THE PROBLEM: Reproduce the page on Copper join operations, starting at "Defining a join" and ending at "the next sections.". Rename every "join operation" in that stretch to "store join".

DOCUMENT SECTION:
[Start of Attachment]

What does "Join operation" mean in Copper?

Join operations in copper provide a high-level abstraction for accessing data from any store of the datastore. This allows you to define a relationship between the members of one or more levels of the cube and the records of the datastore's fields.
Once the relationship between the cube and the datastore is defined, it is possible to define both single-level hierarchies and measures from the data obtained from the isolated store.

Let's consider this simple case:

  • The cube contains the User hierarchy, with the "users" level.
  • The datastore contains a hobbies store, which is isolated from the selection and contains hobby related data:
User/users
ALL
marion
nathan
roger
lukas
hannah
userName (K)hobbybudgetcategory
mariondance1.0art
rogertennis2.0sport
nathantennis2.0sport
lukaspiano4.0art
romainpiano4.0art

Using join operations with Copper allows you to define and use measures and/or hierarchies based on the records of the hobbies store, almost identically to standard measures.

Defining a join operation

Before creating measures and/or hierarchies based on data coming from records of isolated stores, it is necessary to define the relation between the ActivePivot cube and the joined stores: All the information regarding a join operation is defined in a CopperStore object, which is reused later for defining our measures and hierarchies.

The entry point of the Copper API to create a CopperStore is the following call:

final CopperStore store = Copper.store("joinedStoreName").joinToCube();

This code above defines a join operation with a default join type and without mapping. We'll explain the meaning of the italicized terms in the next sections.

As mentioned before, a CopperStore contains all the required information to perform join operations.

[End of Attachment]

(Data entries)

[Start of Attachment]

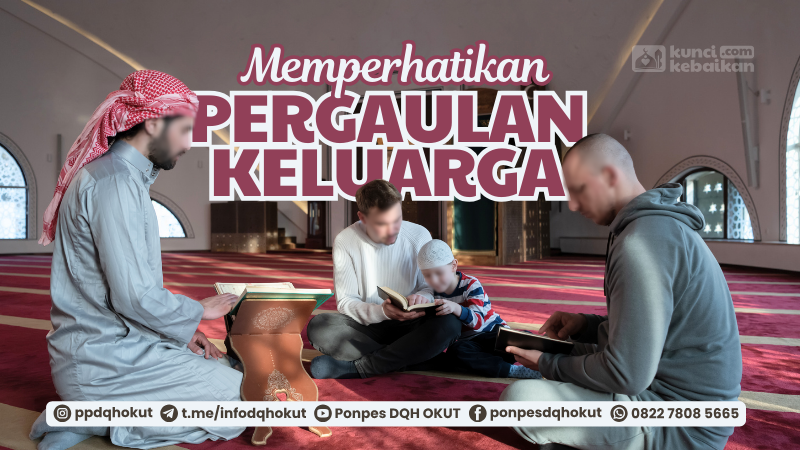 memperhatikan pergaulan keluarga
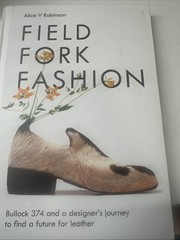 Field, Fork, Fashion : Bullock 374 and a Designer’s Journey to Find a Future for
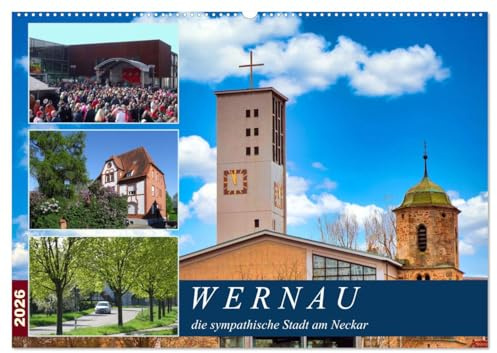 Wernau, die sympathische Stadt am Neckar (Wandkalender 2026 DIN A2 quer), CALVENDO Monatskalender: Stimmungsvolle Fotos im Jahreslauf (CALVENDO Orte)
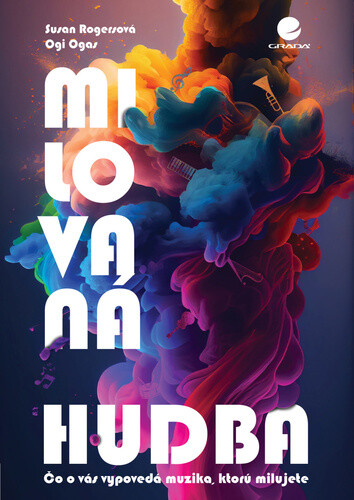 Milovaná hudba - Susan Rogersová, Ogi Ogas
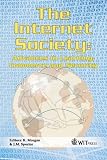  : The Internet Society: Advances in Learning, Commerce and Security (Advances in Information and Communication Technologies, 1)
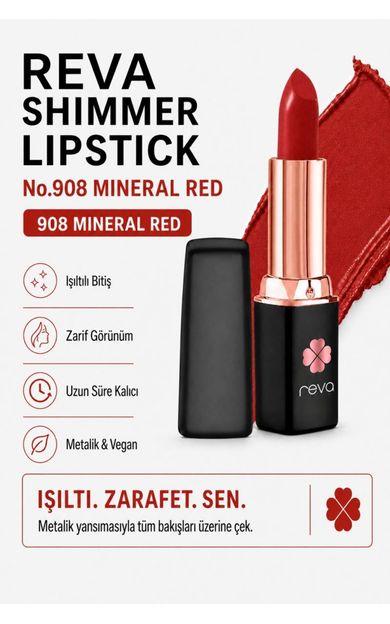 REVA Shimmer Lipstick Mineral Red - Işıltı Ruj - 4 gr - No: 908 - Vegan &amp; Temiz Içerik Mineral Kırmızısı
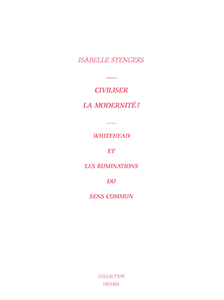 Isabelle Stengers - Civiliser la modernité ? - Whitehead et les ruminations du sens commun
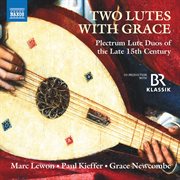 Two Lutes With Grace : Plectrum Lute Duos Of The Late 15th Century cover image cdn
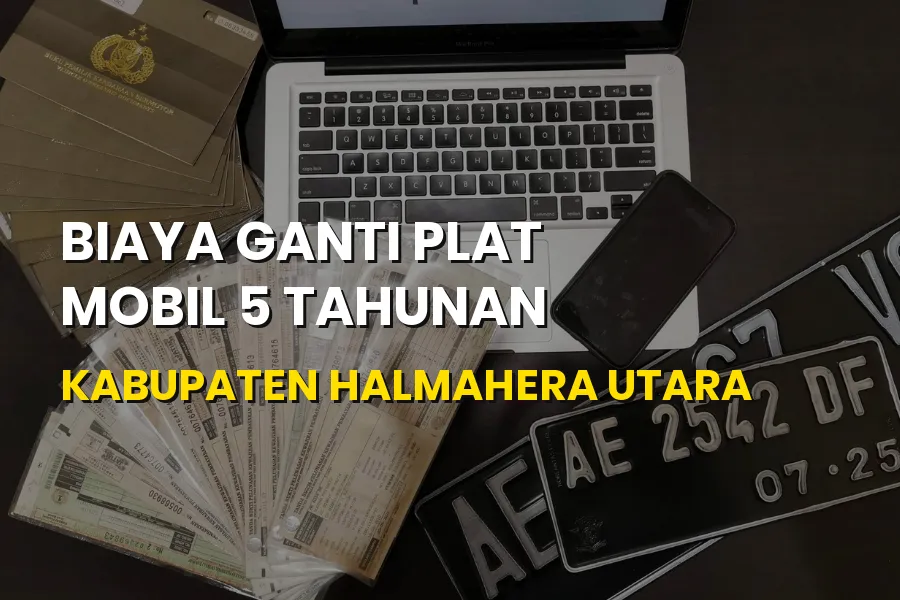 Panduan Biaya Ganti Plat Mobil 5 Tahunan Halmahera Utara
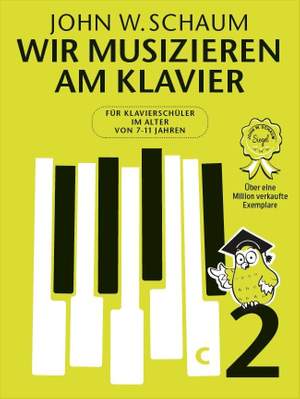 John W. Schaum: Wir musizieren am Klavier Band 2 – Neuauflage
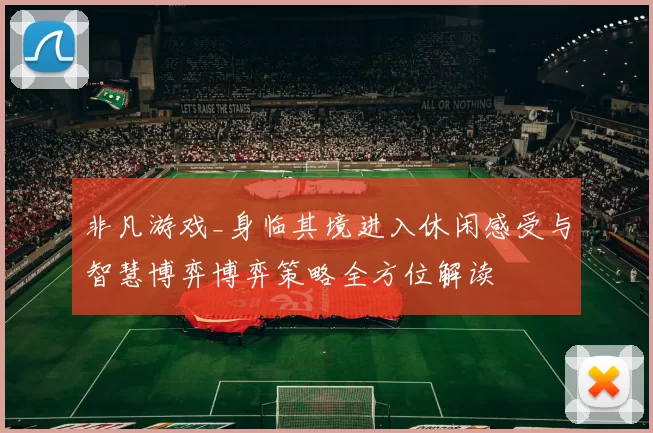 非凡游戏_身临其境进入休闲感受与智慧博弈博弈策略全方位解读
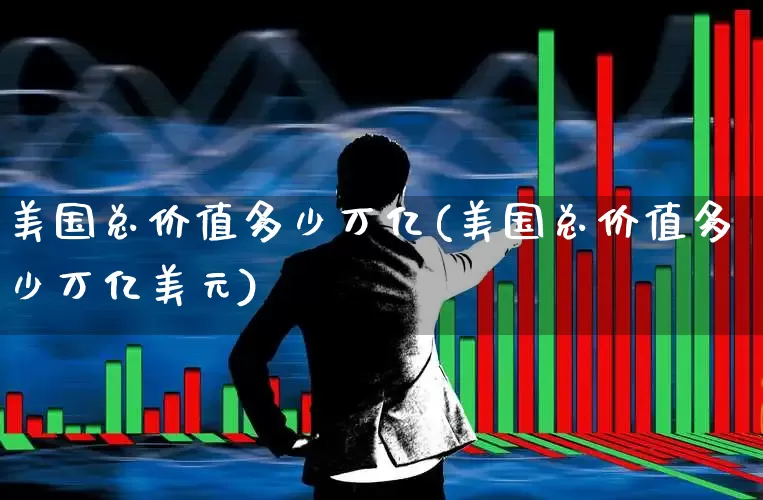 美国总价值多少万亿(美国总价值多少万亿美元)_https://www.xzdzcjn.com_深交所_第1张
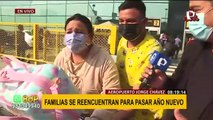 Aeropuerto Jorge Chávez: familias se reencuentran para pasar Año Nuevo
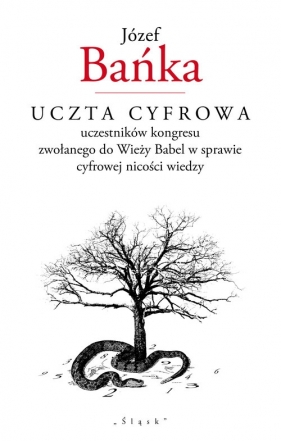 Uczta cyfrowa uczestników kongresu zwołanego do Wieży Babel w sprawie cyfrowej nicości wiedzy - Józef Bańka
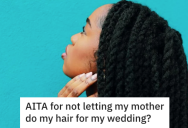 Bride’s Mom Always Shamed Her For Her Natural Hair, So The Bride Refuses To Let Her Do Her Hair For The Wedding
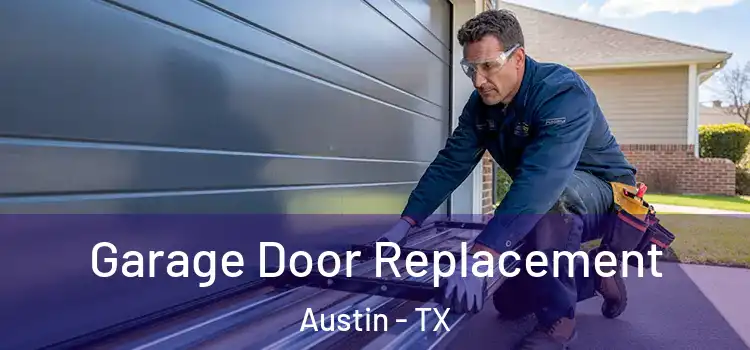  Garage Door Replacement Austin - TX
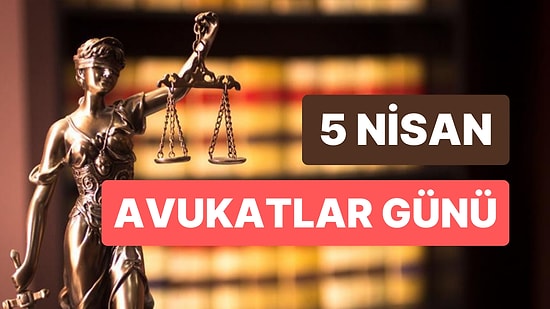 Dünya Avukatlar Günü Kutlama Mesajları: Dünya Avukatlar Günü Nasıl Ortaya Çıktı?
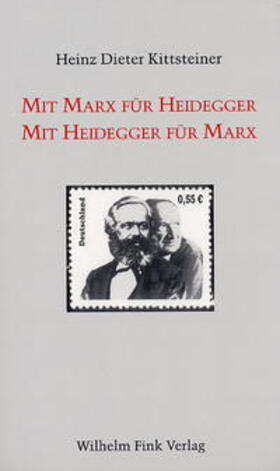 Kittsteiner |  Mit Marx für Heidegger. Mit Heidegger für Marx | Buch |  Sack Fachmedien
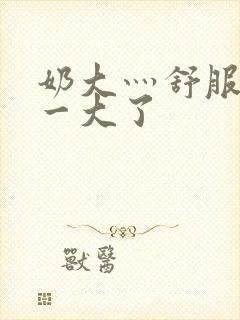 奶大灬舒服灬太一大了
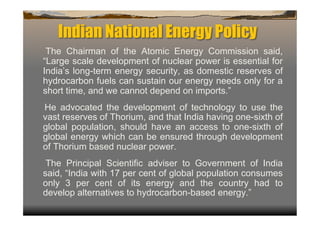 Indian National Energy Policy
 The Chairman of the Atomic Energy Commission said,
“Large scale development of nuclear power is essential for
India’s long-term energy security, as domestic reserves of
hydrocarbon fuels can sustain our energy needs only for a
short time, and we cannot depend on imports.”
He advocated the development of technology to use the
vast reserves of Thorium, and that India having one-sixth of
global population, should have an access to one-sixth of
global energy which can be ensured through development
of Thorium based nuclear power.
 The Principal Scientific adviser to Government of India
said, “India with 17 per cent of global population consumes
only 3 per cent of its energy and the country had to
develop alternatives to hydrocarbon-based energy.”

[End of Attachment]

RESULT OF THIS TASK:
Defining a store join

Before creating measures and/or hierarchies based on data coming from records of isolated stores, it is necessary to define the relation between the ActivePivot cube and the joined stores: All the information regarding a store join is defined in a CopperStore object, which is reused later for defining our measures and hierarchies.

The entry point of the Copper API to create a CopperStore is the following call:

final CopperStore store = Copper.store("joinedStoreName").joinToCube();

This code above defines a store join with a default join type and without mapping. We'll explain the meaning of the italicized terms in the next sections.